:: Passage ::
______________________________
Brisbane’s riverfront house sales top $100m, Johnston Dixon report data shows
Riverfront housing may well prove to be the star performer for the surging Brisbane property market as sale values already smash the $100m barrier.
Riverfront housing may well prove to be the star performer for the surging Brisbane property market this year, with the market generally performing well over the first half of the calendar year although high-end apartment sales are down at least 20 per cent.
Riverfront house sale volumes are presently tracking 64 per cent higher than this time last year, and total sales values are already past the $100m barrier, even though the actual sale price of four properties are yet to be revealed.
At this time last year, sales volumes were $84m, according to Johnston Dixon’s interim River Report released exclusively to The Weekend Australian.
Most significantly this year, Brisbane has now recorded its first $20m-plus riverside house salewith the $20.5m purchase of Amity House on 2127 sqm of riverside land at 101a Welsby St, New Farm, in the inner city.
Looking forward over the balance of the calendar year and beyond, the current lack of quality river listings and the principally migration-driven sharp uplift in demand should at the very least result in the current positive market conditions continuing, even if there were further interest rate rises this year and into next, said Johnston Dixon chief executive John Johnston.
______________________________
:: Given data ::
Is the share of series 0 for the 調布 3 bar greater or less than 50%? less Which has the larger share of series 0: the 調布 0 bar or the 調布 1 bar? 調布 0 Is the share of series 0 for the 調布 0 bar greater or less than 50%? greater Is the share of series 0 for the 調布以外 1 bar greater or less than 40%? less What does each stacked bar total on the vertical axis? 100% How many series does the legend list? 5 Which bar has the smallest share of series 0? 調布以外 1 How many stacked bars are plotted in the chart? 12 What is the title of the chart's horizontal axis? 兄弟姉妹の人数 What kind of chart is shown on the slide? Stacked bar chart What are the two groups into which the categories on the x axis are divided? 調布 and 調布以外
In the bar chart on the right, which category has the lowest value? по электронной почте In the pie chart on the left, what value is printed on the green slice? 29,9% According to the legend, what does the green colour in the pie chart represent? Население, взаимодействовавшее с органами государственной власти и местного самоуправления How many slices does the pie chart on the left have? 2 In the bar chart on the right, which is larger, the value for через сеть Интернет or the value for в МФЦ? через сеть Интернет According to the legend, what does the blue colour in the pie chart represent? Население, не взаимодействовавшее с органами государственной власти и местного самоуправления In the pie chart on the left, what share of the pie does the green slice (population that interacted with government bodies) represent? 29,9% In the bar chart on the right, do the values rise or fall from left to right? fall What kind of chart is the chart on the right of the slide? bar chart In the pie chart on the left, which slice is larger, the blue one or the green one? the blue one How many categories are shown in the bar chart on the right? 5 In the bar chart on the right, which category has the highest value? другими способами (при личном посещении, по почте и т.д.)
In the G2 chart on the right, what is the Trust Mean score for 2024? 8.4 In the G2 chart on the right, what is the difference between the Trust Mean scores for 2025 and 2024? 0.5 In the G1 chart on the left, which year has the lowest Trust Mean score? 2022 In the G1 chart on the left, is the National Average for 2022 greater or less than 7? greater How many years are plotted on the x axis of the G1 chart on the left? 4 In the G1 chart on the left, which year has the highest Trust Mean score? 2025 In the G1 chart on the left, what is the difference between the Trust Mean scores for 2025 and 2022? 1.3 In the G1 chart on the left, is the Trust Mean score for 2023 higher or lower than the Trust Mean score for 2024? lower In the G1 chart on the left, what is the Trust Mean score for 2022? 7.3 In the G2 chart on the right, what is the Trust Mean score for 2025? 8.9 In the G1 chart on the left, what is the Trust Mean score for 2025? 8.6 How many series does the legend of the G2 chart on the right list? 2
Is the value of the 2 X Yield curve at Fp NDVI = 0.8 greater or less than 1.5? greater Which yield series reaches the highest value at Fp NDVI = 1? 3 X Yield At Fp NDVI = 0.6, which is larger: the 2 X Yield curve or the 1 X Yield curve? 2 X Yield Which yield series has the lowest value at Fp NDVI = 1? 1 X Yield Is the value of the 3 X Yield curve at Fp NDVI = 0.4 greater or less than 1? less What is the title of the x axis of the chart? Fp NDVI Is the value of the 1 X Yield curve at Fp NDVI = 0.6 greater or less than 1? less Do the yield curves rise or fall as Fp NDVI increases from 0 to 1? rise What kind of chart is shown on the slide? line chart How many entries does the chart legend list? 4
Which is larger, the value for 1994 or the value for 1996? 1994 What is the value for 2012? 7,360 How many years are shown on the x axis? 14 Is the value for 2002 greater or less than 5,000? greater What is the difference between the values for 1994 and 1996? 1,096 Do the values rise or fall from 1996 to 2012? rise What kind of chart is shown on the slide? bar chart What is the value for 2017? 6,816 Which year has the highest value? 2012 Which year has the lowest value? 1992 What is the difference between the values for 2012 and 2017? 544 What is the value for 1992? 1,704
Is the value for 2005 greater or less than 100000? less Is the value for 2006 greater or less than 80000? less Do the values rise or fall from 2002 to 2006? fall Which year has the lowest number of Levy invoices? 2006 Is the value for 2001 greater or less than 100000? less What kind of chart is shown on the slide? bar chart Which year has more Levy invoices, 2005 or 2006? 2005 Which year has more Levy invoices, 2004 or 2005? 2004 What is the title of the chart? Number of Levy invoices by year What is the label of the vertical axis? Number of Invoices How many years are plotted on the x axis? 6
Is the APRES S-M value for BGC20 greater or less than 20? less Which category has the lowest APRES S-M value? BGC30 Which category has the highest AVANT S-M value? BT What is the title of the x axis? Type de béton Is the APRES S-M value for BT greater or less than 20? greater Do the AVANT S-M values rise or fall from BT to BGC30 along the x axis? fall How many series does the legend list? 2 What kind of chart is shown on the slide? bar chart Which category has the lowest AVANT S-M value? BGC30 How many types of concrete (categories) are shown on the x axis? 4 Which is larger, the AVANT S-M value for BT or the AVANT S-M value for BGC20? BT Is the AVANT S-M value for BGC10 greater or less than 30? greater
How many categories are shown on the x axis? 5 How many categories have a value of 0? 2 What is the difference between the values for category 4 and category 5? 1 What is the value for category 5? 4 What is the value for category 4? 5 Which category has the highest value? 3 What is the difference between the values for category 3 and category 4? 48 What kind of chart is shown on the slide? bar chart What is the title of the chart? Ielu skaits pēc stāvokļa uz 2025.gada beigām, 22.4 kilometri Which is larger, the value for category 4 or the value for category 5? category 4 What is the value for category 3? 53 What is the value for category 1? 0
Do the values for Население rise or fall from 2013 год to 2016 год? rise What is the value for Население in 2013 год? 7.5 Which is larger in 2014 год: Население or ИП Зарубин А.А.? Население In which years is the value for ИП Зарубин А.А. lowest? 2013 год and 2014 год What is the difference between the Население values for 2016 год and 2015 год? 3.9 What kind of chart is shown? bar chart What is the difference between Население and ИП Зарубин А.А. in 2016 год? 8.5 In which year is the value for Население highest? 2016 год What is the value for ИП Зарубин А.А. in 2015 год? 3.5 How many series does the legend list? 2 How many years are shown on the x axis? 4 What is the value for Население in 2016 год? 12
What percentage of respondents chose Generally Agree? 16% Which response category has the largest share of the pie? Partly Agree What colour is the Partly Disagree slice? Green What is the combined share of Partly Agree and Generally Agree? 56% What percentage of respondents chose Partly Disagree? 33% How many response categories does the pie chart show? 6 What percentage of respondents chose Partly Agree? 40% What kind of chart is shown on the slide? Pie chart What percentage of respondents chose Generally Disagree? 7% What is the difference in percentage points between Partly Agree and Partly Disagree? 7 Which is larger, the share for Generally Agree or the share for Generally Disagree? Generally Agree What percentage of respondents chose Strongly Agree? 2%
______________________________
:: Exercise 1 ::
Using the article on Brisbane riverfront house sales, decide whether each statement agrees with it. Answer yes or no, and quote the words that settle it.
(a) Total riverfront house sales values have already gone past $100m.
(b) Riverfront house sale volumes are tracking lower than at this time last year.
(c) The sale prices of all the riverfront properties sold have been revealed.
:: Exercise 2 ::
Answer these questions from the article on Brisbane riverfront house sales:
(a) By how much are high-end apartment sales down?
(b) What price was paid for Amity House?
(c) Who is the chief executive of Johnston Dixon?

:: Your solution 1 ::
(a) Yes: "total sales values are already past the $100m barrier"
(b) No: "Riverfront house sale volumes are presently tracking 64 per cent higher than this time last year"
(c) No: "even though the actual sale price of four properties are yet to be revealed"

:: Your solution 2 ::
(a) At least 20 per cent
(b) $20.5m
(c) John Johnston